On Wed, 13 May 2009 03:20:13 +0200,
Frederic Weisbecker <fweisbec@...il.com> wrote:

> On Wed, May 13, 2009 at 08:28:15AM +0800, Ming Lei wrote:

> > Also we still allow async_schedule*()  to run a job synchronously if
> > out of memory
> > or other failure. This can keep consistency with before.
> 
> 
> Yes, but also most of the current users of async_schedule() could call
> it with GFP_KERNEL. For now it's not an issue because it is not widely
> used, but who knows how that will evolve...

Well, if we want to change the interface, now would be a good time
since there are still few callers.

> 
> 
> > Any sugesstions or objections?
> 
> 
> I have shared feelings.
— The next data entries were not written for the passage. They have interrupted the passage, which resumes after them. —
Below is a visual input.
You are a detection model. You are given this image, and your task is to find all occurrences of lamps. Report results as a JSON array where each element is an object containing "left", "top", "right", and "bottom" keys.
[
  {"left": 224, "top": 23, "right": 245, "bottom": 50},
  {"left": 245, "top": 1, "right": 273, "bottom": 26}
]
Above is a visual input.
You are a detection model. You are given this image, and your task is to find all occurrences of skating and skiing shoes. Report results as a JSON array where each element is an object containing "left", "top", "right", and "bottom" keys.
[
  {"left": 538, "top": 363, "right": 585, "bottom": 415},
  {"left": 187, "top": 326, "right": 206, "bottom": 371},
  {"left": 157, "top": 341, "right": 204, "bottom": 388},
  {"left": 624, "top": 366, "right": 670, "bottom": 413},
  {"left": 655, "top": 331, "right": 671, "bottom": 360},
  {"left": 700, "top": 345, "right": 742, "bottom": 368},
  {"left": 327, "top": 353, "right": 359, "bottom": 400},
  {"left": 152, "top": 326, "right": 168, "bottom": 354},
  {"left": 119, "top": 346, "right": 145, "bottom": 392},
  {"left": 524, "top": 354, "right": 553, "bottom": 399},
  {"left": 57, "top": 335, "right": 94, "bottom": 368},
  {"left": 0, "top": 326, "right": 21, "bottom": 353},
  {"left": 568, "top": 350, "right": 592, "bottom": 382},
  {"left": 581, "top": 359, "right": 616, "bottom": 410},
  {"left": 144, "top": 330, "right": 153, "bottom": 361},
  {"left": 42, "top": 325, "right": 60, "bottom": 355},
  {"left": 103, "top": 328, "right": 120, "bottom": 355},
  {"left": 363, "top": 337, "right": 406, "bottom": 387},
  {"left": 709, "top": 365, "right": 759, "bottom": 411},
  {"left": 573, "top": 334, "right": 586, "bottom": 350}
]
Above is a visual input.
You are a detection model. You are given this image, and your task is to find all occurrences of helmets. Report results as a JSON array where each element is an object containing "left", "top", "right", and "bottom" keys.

I don't know if the dual sense of
> this new helper deserves enough disambiguation and granularity
> to be split up in two parts:
> 
> - adding an async_schedule_nosync() helper
> - add a new gfpflag_t parameter
> 
> 
> Or should we just do:
> 
> - adding async_schedule_inatomic() which is a merge of nosync + GFP_ATOMIC
> - use GFP_KERNEL in async_schedule()
> 
> 
> It depends on the future users. Will someone ever accept to schedule a job
> that could end up running synchronously in the worst case?

The current callers all look simple enough, it may be that all other
cases besides inatomic+nosync would be overkill (and a too complex api
may lead to confusion).

Do people have candidates for conversion to the async api in mind that
would need one of the complex atomic/sync or non-atomic/non-sync
versions? If no, maybe we should just use the second approach and make
sure that the semantics are well documented.